Aurora SK et al., 2010 — PREEMPT 1 Studie
OnabotulinumtoxinA for treatment of chronic migraine: results from the double-blind, randomized, placebo-controlled phase of the PREEMPT 1 trial. Cephalalgia 30(7): 793–803. Große multizentrische Phase-III-Studie mit n = 679 Patienten. Definiert das standardisierte Injektionsschema (155–195 IE auf 31–39 Punkte), das heute als Standard gilt.
Diener HC et al., 2010 — PREEMPT 2 Studie
OnabotulinumtoxinA for treatment of chronic migraine: results from the double-blind, randomized, placebo-controlled phase of the PREEMPT 2 trial. Cephalalgia 30(7): 804–814. Komplementäre multizentrische Phase-III-Studie mit n = 705 Patienten. Bestätigt die Ergebnisse der PREEMPT-1-Studie und liefert die Basis für die FDA- und EMA-Zulassung.
Aurora SK et al., 2014 — Langzeitwirkung über 5 Zyklen
OnabotulinumtoxinA for chronic migraine: efficacy, safety, and tolerability in patients who received all five treatment cycles in the PREEMPT clinical program. Acta Neurol Scand 129(1): 61–70. Zeigt, dass die Wirkung über 5 aufeinanderfolgende Behandlungszyklen kontinuierlich zunimmt — die volle Therapiewirkung etabliert sich über 12–15 Monate.
Jackson JL et al., 2012 — Meta-Analyse aller BTX-Migräne-Studien
Botulinum toxin A for prophylactic treatment of migraine and tension headaches in adults: a meta-analysis.
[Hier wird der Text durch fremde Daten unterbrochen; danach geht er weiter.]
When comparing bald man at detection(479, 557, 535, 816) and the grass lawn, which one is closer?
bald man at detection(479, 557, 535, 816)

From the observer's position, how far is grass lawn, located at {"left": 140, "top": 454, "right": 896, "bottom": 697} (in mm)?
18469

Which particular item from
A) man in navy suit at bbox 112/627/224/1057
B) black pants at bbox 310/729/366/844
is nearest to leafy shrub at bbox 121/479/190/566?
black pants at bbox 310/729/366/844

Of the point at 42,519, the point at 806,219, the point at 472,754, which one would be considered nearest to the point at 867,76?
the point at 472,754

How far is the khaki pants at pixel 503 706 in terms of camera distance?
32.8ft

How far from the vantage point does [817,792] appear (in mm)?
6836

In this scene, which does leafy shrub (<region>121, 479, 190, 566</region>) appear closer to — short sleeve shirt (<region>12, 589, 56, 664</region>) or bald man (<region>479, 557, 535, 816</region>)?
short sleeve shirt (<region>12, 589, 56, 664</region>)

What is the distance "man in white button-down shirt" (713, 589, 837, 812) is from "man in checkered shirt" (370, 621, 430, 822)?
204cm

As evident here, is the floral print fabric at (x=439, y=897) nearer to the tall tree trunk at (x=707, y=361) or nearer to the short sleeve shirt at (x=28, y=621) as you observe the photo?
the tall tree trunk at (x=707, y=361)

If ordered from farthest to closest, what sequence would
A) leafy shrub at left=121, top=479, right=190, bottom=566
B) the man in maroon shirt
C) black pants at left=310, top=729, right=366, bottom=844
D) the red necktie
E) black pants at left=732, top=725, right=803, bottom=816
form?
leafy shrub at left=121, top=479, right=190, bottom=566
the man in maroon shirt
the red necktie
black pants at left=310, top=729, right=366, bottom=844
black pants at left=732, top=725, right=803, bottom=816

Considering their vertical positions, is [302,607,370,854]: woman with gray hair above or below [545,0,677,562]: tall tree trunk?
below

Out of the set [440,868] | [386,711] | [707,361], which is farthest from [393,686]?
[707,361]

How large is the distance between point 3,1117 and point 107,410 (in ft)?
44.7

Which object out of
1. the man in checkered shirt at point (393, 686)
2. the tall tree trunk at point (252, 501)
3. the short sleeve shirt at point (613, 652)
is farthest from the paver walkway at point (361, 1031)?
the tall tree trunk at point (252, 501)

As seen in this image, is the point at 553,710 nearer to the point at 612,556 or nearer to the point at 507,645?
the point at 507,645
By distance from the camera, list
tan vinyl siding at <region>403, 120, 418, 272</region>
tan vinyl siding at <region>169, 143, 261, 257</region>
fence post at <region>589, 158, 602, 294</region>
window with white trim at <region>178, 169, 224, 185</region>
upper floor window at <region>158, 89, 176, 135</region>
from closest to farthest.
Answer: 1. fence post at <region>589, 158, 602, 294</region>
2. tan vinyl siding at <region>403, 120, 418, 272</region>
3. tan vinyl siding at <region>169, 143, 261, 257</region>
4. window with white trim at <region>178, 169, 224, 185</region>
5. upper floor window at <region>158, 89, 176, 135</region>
JAMA 307(16): 1736–1745. Umfassende Meta-Analyse aller publizierten Studien zu BTX bei Migräne und Kopfschmerz. Bestätigt: signifikante Wirkung bei chronischer Migräne, keine Wirkung bei episodischer Migräne — die Basis der modernen Indikations-Abgrenzung.
Die hier zitierten Arbeiten bilden das wissenschaftliche Fundament der DGN-Empfehlung. Die Datenlage ist umfassend: PREEMPT 1 und 2 zusammen umfassten > 1380 Patienten mit chronischer Migräne, gepoolte Analysen erreichen Patientenzahlen > 1115. Die Leitlinie aus 2018 wurde im iterativen Delphi-Verfahren von 20 Autoren erarbeitet.